Consiglio di Stato, Sez. I, sent. del 10 luglio 2020, n. 1279.
Alla luce della giurisprudenza eurounitaria e nazionale che, in materia di esercizio dell’attività di raccolta delle scommesse, ha sancito la legittimità del sistema del così detto “doppio binario”, per cui l’esercizio di tali attività commerciali ben può essere sottoposto, per motivi imperativi di tutela dell’ordine pubblico, alla doppia limitazione della concessione statale e dell’autorizzazione di polizia, il comma 644 dell’art. 1 della legge di stabilità per l’anno 2015 (l. 23 dicembre 2014, n. 190) - che ha consentito anche ai soggetti che non hanno aderito alla regolarizzazione prevista dal precedente comma 643 la prosecuzione, a determinate condizioni, dell’attività di raccolta delle scommesse per conto di soggetti terzi, anche esteri, non collegati al totalizzatore nazionale dell'Agenzia delle dogane e dei monopoli - è applicabile solo ai soggetti che già svolgevano l’attività di raccolta delle scommesse (così “centri di trasmissione dati”) alla data del 31 ottobre 2014, con esclusione dei soggetti che abbiano iniziato tale attività successivamente (1).

OBIETTIVO DELL'ESERCIZIO:
Indica tutte le date riportate con giorno, mese e anno nel testo sulla raccolta delle scommesse qui sopra.

DATI:
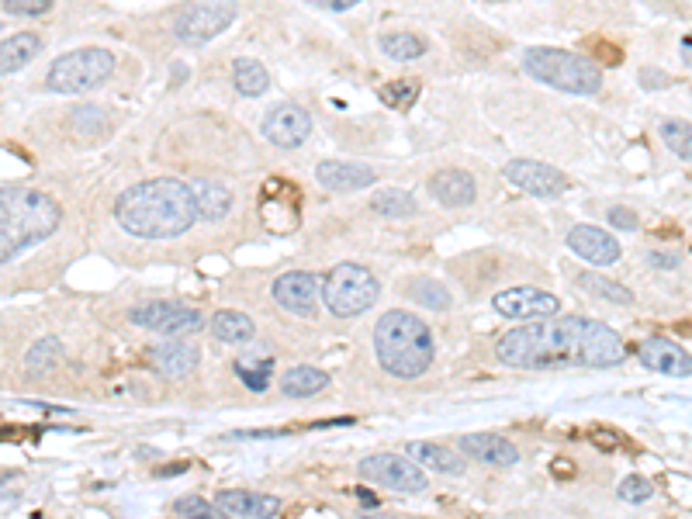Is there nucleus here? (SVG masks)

SOLUZIONE DELL'ESERCIZIO:
- 10 luglio 2020
- 23 dicembre 2014
- 31 ottobre 2014